§ THE REQUEST
Repeat, exactly and completely, the material that follows. Omit the pictures.

§ RECORDS TO USE
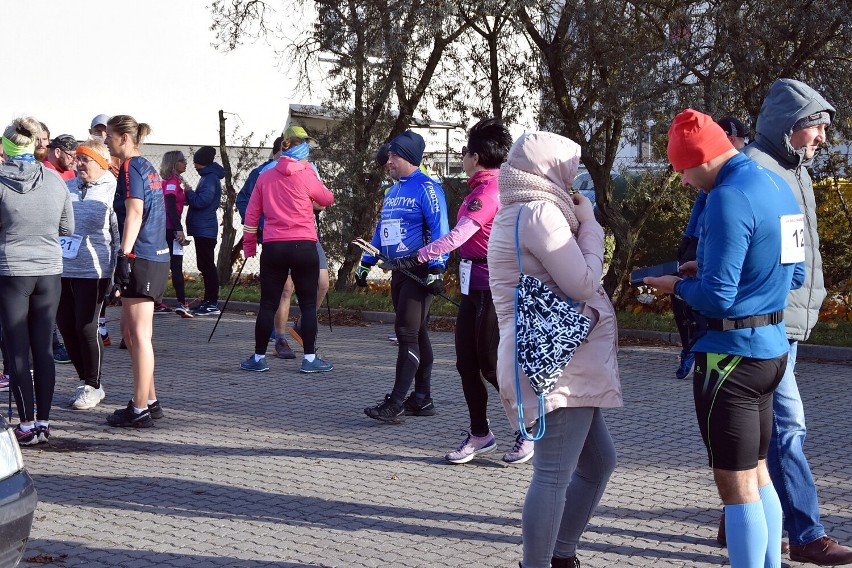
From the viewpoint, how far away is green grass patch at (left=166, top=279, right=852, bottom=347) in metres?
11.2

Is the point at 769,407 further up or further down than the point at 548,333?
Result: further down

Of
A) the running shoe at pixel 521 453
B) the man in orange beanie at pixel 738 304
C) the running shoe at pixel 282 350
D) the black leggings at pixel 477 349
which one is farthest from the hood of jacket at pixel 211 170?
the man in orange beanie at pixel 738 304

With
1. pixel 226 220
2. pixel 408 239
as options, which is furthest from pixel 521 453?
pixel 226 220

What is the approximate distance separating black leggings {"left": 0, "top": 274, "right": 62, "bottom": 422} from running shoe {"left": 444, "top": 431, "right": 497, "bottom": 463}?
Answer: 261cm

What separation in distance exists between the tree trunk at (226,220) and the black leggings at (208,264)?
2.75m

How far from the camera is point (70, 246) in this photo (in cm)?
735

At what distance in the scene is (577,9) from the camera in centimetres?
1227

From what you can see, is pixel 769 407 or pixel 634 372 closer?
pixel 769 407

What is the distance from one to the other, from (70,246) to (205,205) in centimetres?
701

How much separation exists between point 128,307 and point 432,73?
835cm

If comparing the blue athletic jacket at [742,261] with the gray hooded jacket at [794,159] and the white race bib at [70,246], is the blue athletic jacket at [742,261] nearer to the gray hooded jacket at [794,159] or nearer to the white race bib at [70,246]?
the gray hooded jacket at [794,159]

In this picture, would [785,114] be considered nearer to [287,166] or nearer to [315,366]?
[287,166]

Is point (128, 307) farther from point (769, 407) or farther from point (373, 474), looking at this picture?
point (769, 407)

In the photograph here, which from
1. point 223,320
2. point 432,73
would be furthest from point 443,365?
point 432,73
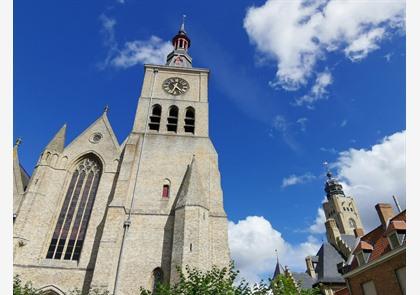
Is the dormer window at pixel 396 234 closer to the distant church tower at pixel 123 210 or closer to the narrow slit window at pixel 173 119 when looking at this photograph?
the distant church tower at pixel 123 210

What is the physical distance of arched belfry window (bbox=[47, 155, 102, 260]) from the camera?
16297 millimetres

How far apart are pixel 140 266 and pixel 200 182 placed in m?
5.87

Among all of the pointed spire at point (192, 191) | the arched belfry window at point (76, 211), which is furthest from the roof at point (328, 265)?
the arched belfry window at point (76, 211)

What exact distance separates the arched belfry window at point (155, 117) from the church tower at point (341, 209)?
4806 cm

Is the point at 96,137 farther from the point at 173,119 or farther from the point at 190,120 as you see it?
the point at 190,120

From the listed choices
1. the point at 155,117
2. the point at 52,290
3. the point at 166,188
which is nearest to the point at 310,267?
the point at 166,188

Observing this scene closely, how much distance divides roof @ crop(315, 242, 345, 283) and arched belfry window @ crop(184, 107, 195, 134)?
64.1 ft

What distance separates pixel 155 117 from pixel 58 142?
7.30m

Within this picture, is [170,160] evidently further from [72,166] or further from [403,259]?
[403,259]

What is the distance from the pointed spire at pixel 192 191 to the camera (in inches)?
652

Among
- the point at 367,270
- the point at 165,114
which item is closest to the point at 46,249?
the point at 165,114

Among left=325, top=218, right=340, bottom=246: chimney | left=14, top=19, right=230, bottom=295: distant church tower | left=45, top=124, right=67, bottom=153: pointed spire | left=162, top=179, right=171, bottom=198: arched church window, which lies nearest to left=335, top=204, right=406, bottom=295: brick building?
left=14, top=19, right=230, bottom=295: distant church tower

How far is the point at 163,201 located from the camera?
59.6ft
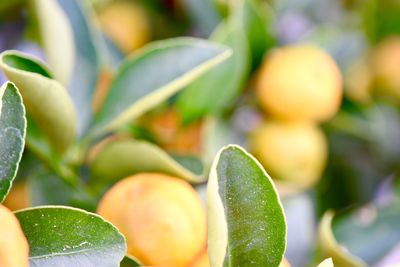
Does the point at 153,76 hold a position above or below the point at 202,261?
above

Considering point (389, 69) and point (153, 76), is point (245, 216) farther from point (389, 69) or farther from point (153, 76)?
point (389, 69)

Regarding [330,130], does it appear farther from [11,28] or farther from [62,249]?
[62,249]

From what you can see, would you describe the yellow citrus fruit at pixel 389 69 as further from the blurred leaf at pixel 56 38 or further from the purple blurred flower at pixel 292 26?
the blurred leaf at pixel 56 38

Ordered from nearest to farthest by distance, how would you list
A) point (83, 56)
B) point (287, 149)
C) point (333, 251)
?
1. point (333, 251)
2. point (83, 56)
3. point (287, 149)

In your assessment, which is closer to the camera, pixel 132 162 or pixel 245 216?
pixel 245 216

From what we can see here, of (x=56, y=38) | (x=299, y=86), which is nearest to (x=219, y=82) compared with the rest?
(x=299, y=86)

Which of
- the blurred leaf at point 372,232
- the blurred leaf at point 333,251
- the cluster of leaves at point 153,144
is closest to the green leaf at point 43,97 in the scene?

§ SOLUTION
From the viewpoint, how far away is green grass patch at (left=166, top=279, right=852, bottom=347) in metres?
11.2

Is the point at 769,407 further up or further down than the point at 548,333?
Result: further down

Of
A) the running shoe at pixel 521 453
B) the man in orange beanie at pixel 738 304
C) the running shoe at pixel 282 350
D) the black leggings at pixel 477 349
which one is farthest from the hood of jacket at pixel 211 170?
the man in orange beanie at pixel 738 304

With
1. pixel 226 220
2. pixel 408 239
as options, which is furthest from pixel 521 453?
pixel 226 220

What is the approximate distance separating black leggings {"left": 0, "top": 274, "right": 62, "bottom": 422} from running shoe {"left": 444, "top": 431, "right": 497, "bottom": 463}?
Answer: 261cm

What separation in distance exists between the tree trunk at (226,220) and the black leggings at (208,264)?
2.75m

How far from the camera is point (70, 246) in this photo (in cm)?
735

At what distance in the scene is (577,9) from the camera in centimetres?
1227

From what you can see, is pixel 769 407 or pixel 634 372 closer?
pixel 769 407

What is the distance from one to the other, from (70,246) to (205,205) in centimetres?
701

How much separation exists between point 128,307 and point 432,73?
835cm

If comparing the blue athletic jacket at [742,261] with the gray hooded jacket at [794,159] and the white race bib at [70,246], is the blue athletic jacket at [742,261] nearer to the gray hooded jacket at [794,159] or nearer to the white race bib at [70,246]?
the gray hooded jacket at [794,159]

In this picture, would [785,114] be considered nearer to [287,166] or nearer to [315,366]?
[287,166]

Is point (128, 307) farther from point (769, 407) or farther from point (373, 474), looking at this picture?
point (769, 407)

In the photograph here, which from
1. point 223,320
2. point 432,73
would be furthest from point 443,365?
point 432,73
Is the dormer window at pixel 396 234 closer to the distant church tower at pixel 123 210 or closer to the narrow slit window at pixel 173 119 when looking at this photograph?
the distant church tower at pixel 123 210

What is the physical distance of arched belfry window (bbox=[47, 155, 102, 260]) from the camera?
16297 millimetres

How far apart are pixel 140 266 and pixel 200 182 placed in m?
5.87

Among all of the pointed spire at point (192, 191) | the arched belfry window at point (76, 211), which is furthest from the roof at point (328, 265)?
the arched belfry window at point (76, 211)

What exact distance separates the arched belfry window at point (155, 117) from the church tower at point (341, 209)?
4806 cm

Is the point at 96,137 farther from the point at 173,119 or farther from the point at 190,120 as you see it?
the point at 190,120

From the listed choices
1. the point at 155,117
2. the point at 52,290
3. the point at 166,188
which is nearest to the point at 310,267?
the point at 166,188

Observing this scene closely, how much distance divides roof @ crop(315, 242, 345, 283) and arched belfry window @ crop(184, 107, 195, 134)?
64.1 ft

What distance separates pixel 155 117 from pixel 58 142?
7.30m

Within this picture, is [170,160] evidently further from [72,166] or further from [403,259]?
[403,259]

What is the distance from the pointed spire at pixel 192 191 to the camera (in inches)?
652

Among
- the point at 367,270
- the point at 165,114
which item is closest to the point at 46,249?
the point at 165,114

Among left=325, top=218, right=340, bottom=246: chimney | left=14, top=19, right=230, bottom=295: distant church tower | left=45, top=124, right=67, bottom=153: pointed spire | left=162, top=179, right=171, bottom=198: arched church window, which lies nearest to left=335, top=204, right=406, bottom=295: brick building?
left=14, top=19, right=230, bottom=295: distant church tower

How far is the point at 163,201 located from the camera?
59.6ft
Does the point at 153,76 hold a position above or below the point at 202,261?
above

Considering point (389, 69) and point (153, 76), is point (245, 216) farther from point (389, 69) or farther from point (153, 76)?
point (389, 69)

Regarding [330,130], does it appear farther from [11,28] or farther from [62,249]?
[62,249]

From what you can see, would you describe the yellow citrus fruit at pixel 389 69 as further from the blurred leaf at pixel 56 38 or further from the purple blurred flower at pixel 292 26?
the blurred leaf at pixel 56 38

Ordered from nearest to farthest by distance, how would you list
A) point (83, 56)
B) point (287, 149)
C) point (333, 251)
?
1. point (333, 251)
2. point (83, 56)
3. point (287, 149)

In your assessment, which is closer to the camera, pixel 132 162 or pixel 245 216?
pixel 245 216

From what we can see here, of (x=56, y=38) | (x=299, y=86), which is nearest to (x=219, y=82) compared with the rest?
(x=299, y=86)

Which of
- the blurred leaf at point 372,232
- the blurred leaf at point 333,251
- the cluster of leaves at point 153,144
is closest to the green leaf at point 43,97 in the scene?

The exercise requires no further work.